他不自觉往后一退,拽紧了江屿行的衣袖—他记得,蓟无酌说过,那是蓟若白的剑。

“别怕,”江屿行握住他的手道,“我给你的匕首呢?”

“匕首?”林子砚想了想,从怀里摸出那把刻了个“屿”字的匕首,“这个么?”

江屿行点点头,“对,他要是敢过来,你就扎死他。”

林子砚:“……”

倏忽间,只见银光一闪,蓟无酌提剑冲了过来。

许二急忙挡在前边,一马当先冲了过去。赵奉不禁感叹道,看不出来,这个小许还挺有两下子的。

他还没感叹完,许二就被蓟无酌一脚踹飞了,躺在地上起都起不来。

赵奉:“……”好吧,至少车赶得挺稳的。

顷刻之间,蓟无酌已提剑而至,他跟江屿行连忙挡了上去。

天色愈发阴沉,不一会儿,细小的雪花飘扬而落。

江屿行跟赵奉合攻蓟无酌,却打了许久,仍旧不见胜负。

林子砚紧紧抓着手中的匕首,见剑光一次次破开长空,卷落风雪。
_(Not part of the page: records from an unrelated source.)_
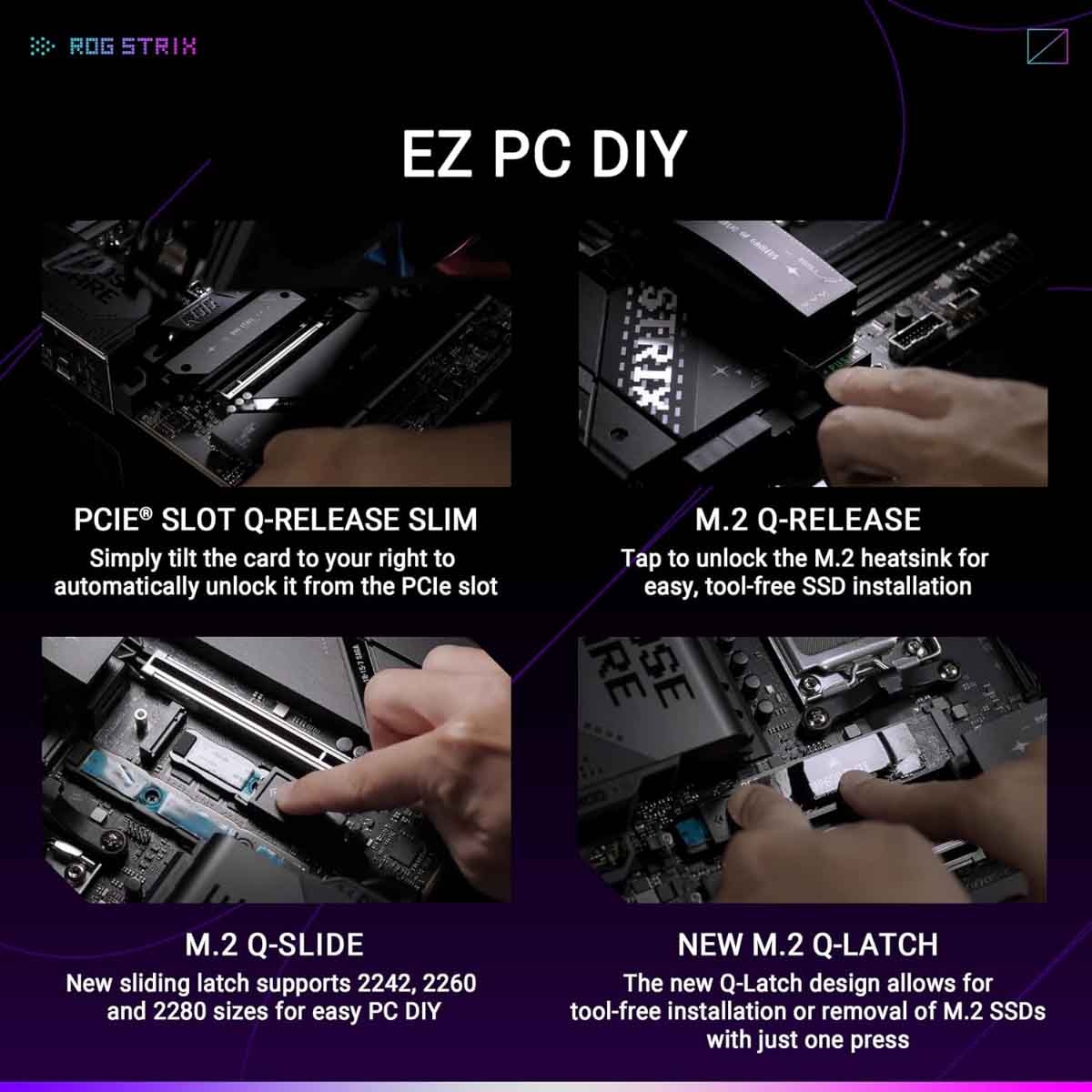 ROG STRIX

EZ PC DIY

STRIX

PCIE® SLOT Q-RELEASE SLIM
Simply tilt the card to your right to automatically unlock it from the PCIe slot

M.2 Q-RELEASE
Tap to unlock the M.2 heatsink for easy, tool-free SSD installation

M.2 Q-SLIDE
New sliding latch supports 2242, 2260 and 2280 sizes for easy PC DIY

NEW M.2 Q-LATCH
The new Q-Latch design allows for tool-free installation or removal of M.2 SSDs with just one press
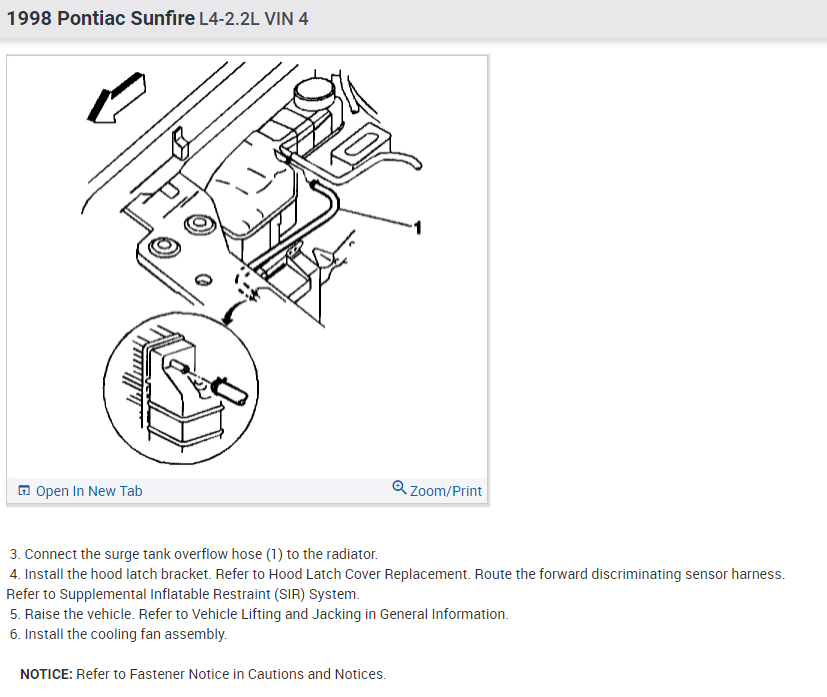 1998 Pontiac Sunfire L4-2.2L VIN 4

1

Open In New Tab

Zoom/Print

3. Connect the surge tank overflow hose (1) to the radiator.
4. Install the hood latch bracket. Refer to Hood Latch Cover Replacement. Route the forward discriminating sensor harness. Refer to Supplemental Inflatable Restraint (SIR) System.
5. Raise the vehicle. Refer to Vehicle Lifting and Jacking in General Information.
6. Install the cooling fan assembly.

NOTICE: Refer to Fastener Notice in Cautions and Notices.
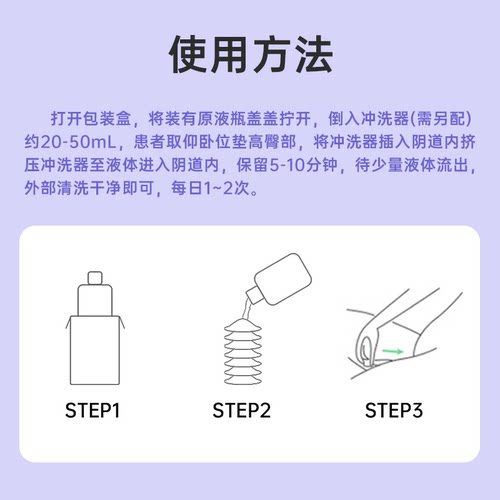 使用方法

打开包装盒，将装有原液瓶盖盖拧开，倒入冲洗器(需另配)约20-50mL，患者取仰卧位垫高臀部，将冲洗器插入阴道内挤压冲洗器至液体进入阴道内，保留5-10分钟，待少量液体流出，外部清洗干净即可，每日1~2次。

STEP1

STEP2

STEP3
他咬了咬唇,忽然对着蓟无酌身后喊道:“爹!”

蓟无酌心头一震,猛然回头看去—可身后,什么也没有。

江屿行见状,即刻一掌劈了过去。

“咳……”蓟无酌顿时一口鲜血喷在雪上,染红了一大片。

胸口一阵阵发疼,他抬起眼,目光落在林子砚身上,皑皑白雪之中,似又见到了二十多年前携妻儿远走的蓟若白。
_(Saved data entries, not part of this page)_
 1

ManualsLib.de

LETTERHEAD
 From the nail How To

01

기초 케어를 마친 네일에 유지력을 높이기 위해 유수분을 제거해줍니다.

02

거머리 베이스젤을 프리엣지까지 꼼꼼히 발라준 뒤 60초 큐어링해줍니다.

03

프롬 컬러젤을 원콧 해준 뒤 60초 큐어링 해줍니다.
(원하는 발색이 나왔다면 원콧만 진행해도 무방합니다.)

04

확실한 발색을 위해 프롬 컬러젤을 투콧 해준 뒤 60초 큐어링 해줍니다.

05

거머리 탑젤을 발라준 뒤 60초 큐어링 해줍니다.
为什么?为什么都要走?!他不明白,为何他们都不愿留在宿北楼?!那是他一生的心血,更是蓟家的功业,怎能说弃便弃?!

“跟我回去!”他话一出口,才恍然想起—似乎二十多年前,他便已说过这句话了。

那时,蓟若白跪在风雪中,抱着一身是血的妻子,满头的雪絮像白了发。

大哥,他轻声道,我不想当什么二楼主。